尾張国愛知郡中村郷出身の戦国時代~安土桃山時代にかけて活躍した武将で、織田信長亡き後に天下人となった人物で、関白、太閤をつとめた事で知られています。
また、百姓から天下人になった事から「戦国一の出世頭」と評されていますが、豊臣秀吉の出生に関しては諸説あり、真相は明らかにされていません。
豊臣秀吉は茶の湯とも深く関係しており、信長が茶の湯を政治的な意味を多く含んだものとして利用していた事が大きく影響しています。
信長は屈服した相手に服従の証として、名物茶器を献上させたり、強制買収する「名物狩り」を行って権力を誇示したのに対して豊臣秀吉は違った形で茶の湯を政治に利用しました。
それは、信長に仕えていた千利休を茶頭として信長の茶の湯を継承する一方で、関白就任の際、禁中において茶会を開いたり、黄金の茶室を造らせるなど、茶の湯によって天下人の権威を示した事でした。

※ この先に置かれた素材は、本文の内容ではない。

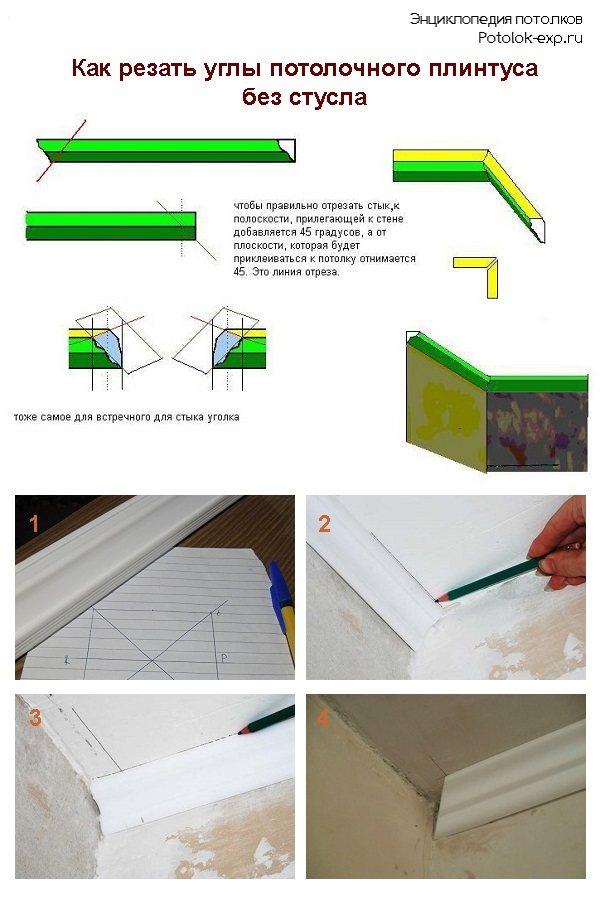 Как резать потолочный плинтус в углах: как правильно отрезать, подрезать, вырезать, срезать углы, обрезать на углах, подрезка со стуслом и без стусла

そして、これまでの茶の湯はごく一部の人たちの間で行われてきたものを、大衆に広め、茶の湯の普及にも大きく影響を与えました。
豊臣秀吉は尾張国愛知郡中村郷の下層民の家に生まれたとされており、はじめは今川氏の直臣飯尾氏の配下である引馬城支城の頭陀寺城主・松下之綱に仕え、木下藤吉郎と名乗っていました。
その後、信長に仕官すると頭角を現し、浅井長政の裏切りによって浅井氏との攻防を繰り広げた小谷城で戦いにおいて、3千の兵を率いて夜半に清水谷の斜面から京極丸を攻め落すなど浅井・朝倉との戦いに大功をあげます。
こうして、浅井氏の領地であった北近江三郡に封ぜられて、「今浜」の地を「長浜」と改め、長浜城の城主となり、家内で有力だった丹羽長秀と柴田勝家から一字ずつをもらい受け、名字を羽柴に改めました。
また、年貢や諸役を免除し、旧浅井家臣団や石田三成などの有望な若者を積極的に登用していきます。
その後も信長の家臣として素晴らしい働きを見せていた豊臣秀吉ですが、信長が本能寺の変で明智光秀に討たれると「中国大返し」により京へと戻り、山崎の戦いで光秀を破りました。
その後、織田家内部での勢力争いに勝った事で、信長の後継の地位を得て大坂城を築きます。
関白・太政大臣に就任すると豊臣姓を賜り、平安京大内裏跡に朝臣としての豊臣氏の本邸を構え「聚楽第」と名付けました。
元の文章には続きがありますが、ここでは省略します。